The Council, a program of the Department of Health and Human Services and known as the Council on Fitness, Sports, and Nutrition under the previous administration, is tasked with the promotion of a healthy lifestyle through physical activity and good nutrition. Dr. Mehmet Oz, however, is notorious for promoting huckster gurus and profiting from fad diets, worthless detoxes, and overhyped supplements. In 2014, Oz flailed before a Senate Commerce subcommittee hearing, unable to answer for his record of hawking misinformation.

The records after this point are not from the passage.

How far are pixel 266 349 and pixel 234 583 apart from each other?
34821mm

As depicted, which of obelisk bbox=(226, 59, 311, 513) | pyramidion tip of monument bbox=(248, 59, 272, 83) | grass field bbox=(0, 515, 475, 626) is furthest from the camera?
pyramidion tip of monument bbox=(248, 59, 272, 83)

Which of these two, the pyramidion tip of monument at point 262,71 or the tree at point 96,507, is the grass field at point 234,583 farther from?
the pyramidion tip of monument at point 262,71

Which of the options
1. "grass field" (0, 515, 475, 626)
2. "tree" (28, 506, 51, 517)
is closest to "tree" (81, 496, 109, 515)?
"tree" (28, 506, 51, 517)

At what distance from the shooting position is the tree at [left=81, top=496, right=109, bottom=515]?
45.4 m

“This is an abysmal appointment, akin to having anti-vaccine zealot Robert F. Kennedy lead the now-abandoned vaccine safety commission,” said Robyn Blumner, president and CEO of the Center for Inquiry. “Mehmet Oz uses his celebrity and medical credentials to persuade an audience of millions to waste their money and risk their health on snake oil and false prophets. He has bestowed influence and legitimacy on bogus diet gurus and baseless pseudoscience, fomenting fear and confusion around medicine and nutrition.”

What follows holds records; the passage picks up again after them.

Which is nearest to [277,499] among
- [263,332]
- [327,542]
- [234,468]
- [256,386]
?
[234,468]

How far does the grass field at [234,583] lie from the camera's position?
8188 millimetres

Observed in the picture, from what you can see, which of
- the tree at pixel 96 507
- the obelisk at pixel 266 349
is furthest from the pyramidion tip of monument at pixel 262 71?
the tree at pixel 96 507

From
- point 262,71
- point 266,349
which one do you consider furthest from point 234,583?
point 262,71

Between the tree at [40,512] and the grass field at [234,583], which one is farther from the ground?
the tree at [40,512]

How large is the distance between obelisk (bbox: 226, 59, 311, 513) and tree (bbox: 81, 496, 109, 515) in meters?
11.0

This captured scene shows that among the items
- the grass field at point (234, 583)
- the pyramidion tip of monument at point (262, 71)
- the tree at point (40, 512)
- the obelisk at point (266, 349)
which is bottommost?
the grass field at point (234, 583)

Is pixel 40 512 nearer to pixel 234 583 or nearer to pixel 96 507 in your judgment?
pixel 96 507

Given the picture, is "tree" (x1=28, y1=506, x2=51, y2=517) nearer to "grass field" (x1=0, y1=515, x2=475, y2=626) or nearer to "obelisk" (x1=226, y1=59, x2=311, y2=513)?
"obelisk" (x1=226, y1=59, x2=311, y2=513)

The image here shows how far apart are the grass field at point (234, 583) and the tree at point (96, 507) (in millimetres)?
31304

Dr.  Mehmet Oz khas hosted Robert F. Kennedy on his program to propagate misinformation about vaccines and autism, and has promoted discredited figures such as “Food Babe” Vani Hari (“the Jenny McCarthy of Food”), osteopath Joe Mercola, “levitating yogi” Jeffrey Smith, and the “psychic surgeon” nown as “John of God,” along with many others.

As former Air Force flight surgeon Harriet Hall, a fellow of CFI’s Committee for Skeptical Inquiry, wrote in 2015, “If you want health advice you can trust, stay away from the land of Oz. Oz consistently misrepresents the science and hypes the benefits far beyond the evidence. … As a highly trained medical doctor, he should know better.”

“There’s nothing wrong with appointing celebrities to a ceremonial position as long as they are qualified; Arnold Schwarzenegger chaired the Council under President George H.W. Bush when he was merely an action star, but there was no question he was an expert in communicating the very real benefits of physical fitness,” said Blumner. “So if President Trump truly wishes to educate the public about making healthy choices, the healthiest choice he can make is to rescind his appointment of Mehmet Oz.”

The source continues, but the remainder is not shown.